Friday, May 16, 2008

The Ethics of Check-Raising

There are some amateur poker players who find something reprehensible about check-raising. They find it devious and deceitful and consider people who use it to be less than well-bred. Well, check-raising is devious and it is deceitful, but being devious and deceitful is precisely what one wants to be in a poker game, as is implied by the Fundamental Theorem of Poker.
Checking with the intention of raising is one way to do that. In a sense, check-raising and slowplaying are the opposites of bluffing, in which you play a weak hand strongly. If check-raising and slowplaying were not permitted, the game of poker would lose just about as much as it would if bluffing and semi-bluffing were not permitted.

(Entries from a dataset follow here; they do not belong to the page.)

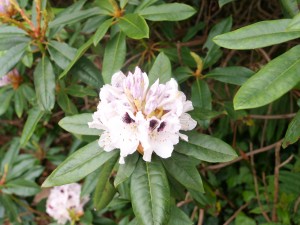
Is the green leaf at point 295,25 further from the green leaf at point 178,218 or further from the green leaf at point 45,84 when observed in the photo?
the green leaf at point 45,84

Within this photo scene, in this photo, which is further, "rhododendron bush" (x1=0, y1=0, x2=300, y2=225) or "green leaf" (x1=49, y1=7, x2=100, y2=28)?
"green leaf" (x1=49, y1=7, x2=100, y2=28)

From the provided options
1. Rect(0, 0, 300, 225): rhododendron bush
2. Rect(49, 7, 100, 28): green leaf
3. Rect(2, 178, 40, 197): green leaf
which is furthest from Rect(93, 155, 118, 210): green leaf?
Rect(2, 178, 40, 197): green leaf

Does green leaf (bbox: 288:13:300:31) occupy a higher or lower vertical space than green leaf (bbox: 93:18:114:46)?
higher

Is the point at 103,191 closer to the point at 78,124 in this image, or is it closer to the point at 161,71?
the point at 78,124

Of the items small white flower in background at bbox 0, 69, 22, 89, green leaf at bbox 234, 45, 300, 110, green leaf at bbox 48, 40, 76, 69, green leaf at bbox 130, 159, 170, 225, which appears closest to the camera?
green leaf at bbox 234, 45, 300, 110

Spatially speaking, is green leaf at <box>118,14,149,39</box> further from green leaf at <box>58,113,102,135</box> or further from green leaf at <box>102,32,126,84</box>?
green leaf at <box>58,113,102,135</box>

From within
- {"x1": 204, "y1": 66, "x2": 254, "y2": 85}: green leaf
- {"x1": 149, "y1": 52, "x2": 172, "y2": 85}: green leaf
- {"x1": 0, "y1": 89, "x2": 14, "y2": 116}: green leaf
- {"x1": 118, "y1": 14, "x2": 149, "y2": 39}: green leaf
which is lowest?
{"x1": 0, "y1": 89, "x2": 14, "y2": 116}: green leaf

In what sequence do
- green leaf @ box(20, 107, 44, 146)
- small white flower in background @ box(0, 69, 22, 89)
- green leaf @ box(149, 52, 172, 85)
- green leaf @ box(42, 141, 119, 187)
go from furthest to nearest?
1. small white flower in background @ box(0, 69, 22, 89)
2. green leaf @ box(20, 107, 44, 146)
3. green leaf @ box(149, 52, 172, 85)
4. green leaf @ box(42, 141, 119, 187)

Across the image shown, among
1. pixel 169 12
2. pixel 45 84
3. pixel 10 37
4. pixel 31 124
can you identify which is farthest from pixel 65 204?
pixel 169 12
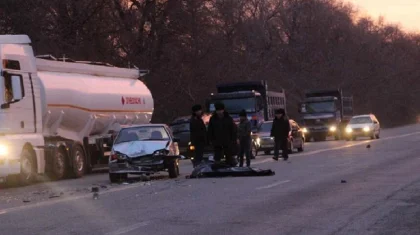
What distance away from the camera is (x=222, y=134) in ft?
74.5

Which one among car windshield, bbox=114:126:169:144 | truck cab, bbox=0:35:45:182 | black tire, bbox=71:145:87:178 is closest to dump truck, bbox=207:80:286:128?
black tire, bbox=71:145:87:178

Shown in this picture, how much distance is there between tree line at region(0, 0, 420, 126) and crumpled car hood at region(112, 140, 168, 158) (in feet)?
67.9

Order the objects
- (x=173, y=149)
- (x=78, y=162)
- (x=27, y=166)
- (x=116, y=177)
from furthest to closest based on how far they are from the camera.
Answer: (x=78, y=162)
(x=173, y=149)
(x=116, y=177)
(x=27, y=166)

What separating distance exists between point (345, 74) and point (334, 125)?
121ft

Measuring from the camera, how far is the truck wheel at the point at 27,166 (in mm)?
22766

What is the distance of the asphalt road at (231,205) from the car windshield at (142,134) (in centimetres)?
121

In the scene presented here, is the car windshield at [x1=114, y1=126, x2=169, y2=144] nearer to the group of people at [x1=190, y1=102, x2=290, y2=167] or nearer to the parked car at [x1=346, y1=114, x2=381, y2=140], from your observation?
the group of people at [x1=190, y1=102, x2=290, y2=167]

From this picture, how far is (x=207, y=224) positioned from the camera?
12891mm

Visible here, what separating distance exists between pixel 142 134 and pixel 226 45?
1421 inches

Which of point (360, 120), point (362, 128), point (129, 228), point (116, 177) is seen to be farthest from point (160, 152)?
point (360, 120)

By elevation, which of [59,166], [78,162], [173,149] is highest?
[173,149]

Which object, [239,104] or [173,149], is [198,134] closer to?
[173,149]

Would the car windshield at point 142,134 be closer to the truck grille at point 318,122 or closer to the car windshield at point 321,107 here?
the truck grille at point 318,122

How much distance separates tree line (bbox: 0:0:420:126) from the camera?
46.5 meters
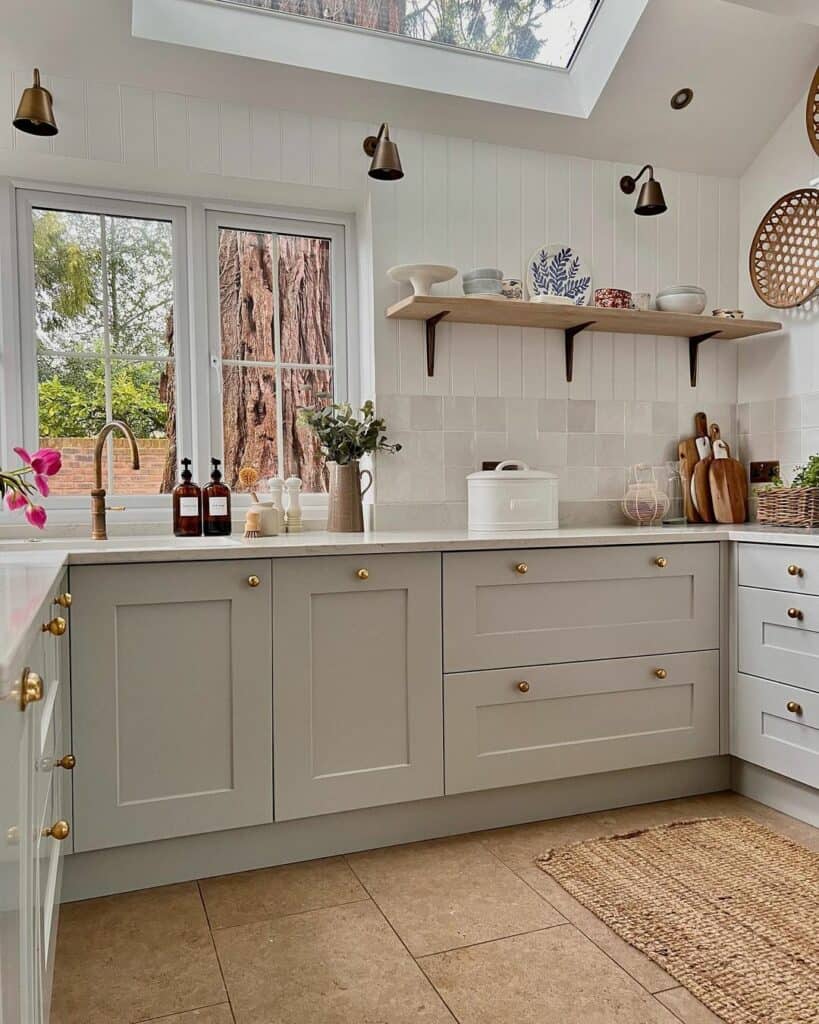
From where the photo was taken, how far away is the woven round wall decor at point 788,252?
2.97 meters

Indeed the two types of play complement one another, and a good player should be adept at both of them. The check-raise; is a powerful weapon. It is simply another tool with which a poker player practices his art. Not allowing check-raising in your home game is something like not allowing, say, the hit and run in a baseball game or the option pass in a football game. Without it poker loses a significant portion of its strategy, which, apart from winning money, is what makes the game fun. I'm much more willing to congratulate an opponent for trapping me in a check-raise than for drawing out on me on a call he shouldn't have made in the first place - and if I am angry at anyone, it is at myself for falling into the trap.